During March 5, the system intensified slightly and attained storm-force winds as it moved south-eastwards, before the FMS reported that Gavin had peaked as a category 2 tropical cyclone with 10-minute sustained winds of 95 km/h (60 mph). Over the next couple of days, as the system moved south-eastwards brushed Fiji, there were no significant changes in Gavin's intensity, however, the wider area of gales moved into the system's semicircle. During March 7, the JTWC reported that the system had peaked with 1-minute sustained wind speeds of 100 km/h (65 mph), before Gavin started to weaken and lose its tropical characteristics, as it accelerated south-eastwards towards higher latitudes. Later that day, the FMS handed the primary warning responsibility for the system to the New Zealand Meteorological Service (NZMS), after Gavin had moved out of their area of responsibility. During March 8, the NZMS reported that the system had become an extratropical depression after it had lost most of its tropical characteristics, before it was last noted during the following day, while it was located about 2100 km to the southeast of Wellington in New Zealand.

==Effects==
Gavin was the fourth tropical cyclone to impact Vanuatu during the 1984-85 season, after Severe Tropical Cyclones Eric, Nigel and Odette had impacted the island nation during January 1985. Heavy rain and moderate to strong winds were reported in the island nation at various times between March 2 - 5, however, there was no significant damage or effects reported in the island nation. The system was also the third named tropical cyclone to impact Fiji during the 1984-85 season, after Severe Tropical Cyclones Eric and Nigel had impacted the islands during January 1985.

===Fiji===
During March 4, before the system was named the FMS issued a tropical cyclone alert for the whole of Fiji, before issuing a gale warning for the Mamanuca Islands, part of Viti Levu, as well as the islands of Vatulele, Kadavu, Ono, Dravuni and Beqa, after it had developed into a tropical cyclone. Winds of near gale force or stronger that emulated from Gavin's northerly quarter affected most parts of Fiji, for varying periods between March 5 - 7. This included the northern and western parts of Viti Levu and islands in the Yasawa and Mamanuca Groups, where strong winds of above 45 km/h were recorded for around 40 hours.

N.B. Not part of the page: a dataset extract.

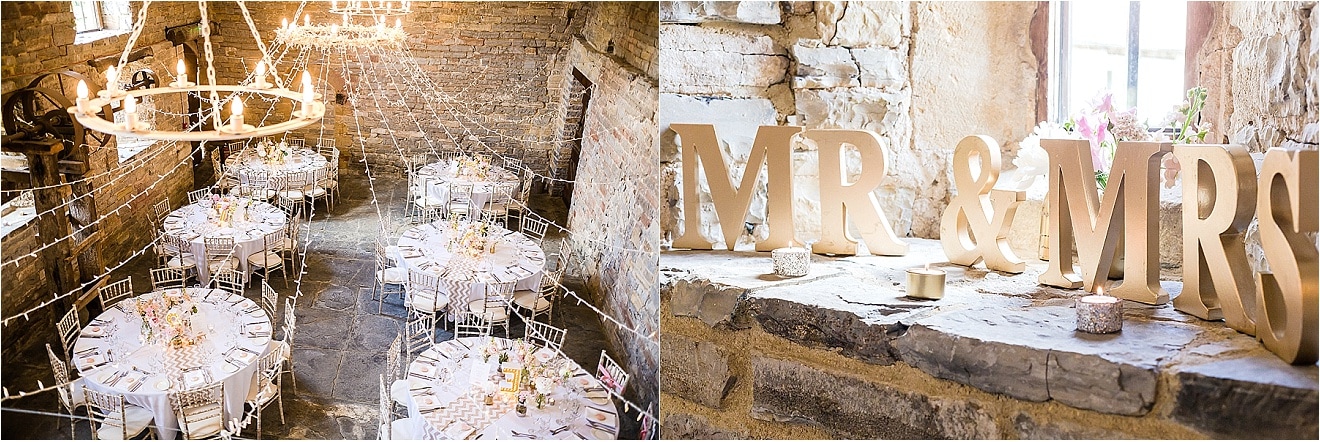 Almonry-Barn-Wedding-Eddie-Judd-Photography129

The wind caused relatively minor damage to various power and communication lines, relief tents, other temporary shelters, crops and vegetation. However, the majority of the damage associated with Gavin was attributed by the FMS to the prolonged heavy rainfall, after rainbands associated with the monsoon trough had started to impact the island nation during March 2. Over the next few days, as the system intensified and moved closer, the rainfall became heavier and more widespread, with the heaviest falls occurring between March 4 - 6, while the highest total of 697 mm was reported in Monasavu. This heavy rain brought widespread and significant flooding to the towns of Ba, Nadi and Lautoka, as well as other low-lying areas, along the rivers of Viti Levu, including the banks of the Rewa and the Sigatoka rivers. At the height of the cyclone, seven people went missing, while local media reported that three people had died, which included two drownings and a person who was electrocuted when a tree, brought a power line down.

Unofficial estimates of the damage caused by Gavin were placed at about a $1 million Fiji dollars . Several ships were also impacted by Gavin including the Wellington Star which sustained structural and electrical damage, while the Matthew Flinders dragged its anchor and was grounded in Lautoka. About a weak, after Gavin had dissipated, a major landslide occurred in Namara village in the Yasawa Islands, which prompted the relocation of the village. The FMS subsequently speculated that the prolonged heavy rain associated with Gavin, had partially contributed to the landslide. During March 10, a shallow tropical depression developed within the monsoon trough over Vanua Levu and moved westwards into the Pacific Ocean, where it developed into Tropical Cyclone Hina. The system subsequently moved north-westwards and impacted Vanuatu as well as the Solomon Islands, before it started to move south-westwards and impacted Fiji between March 16 - 17.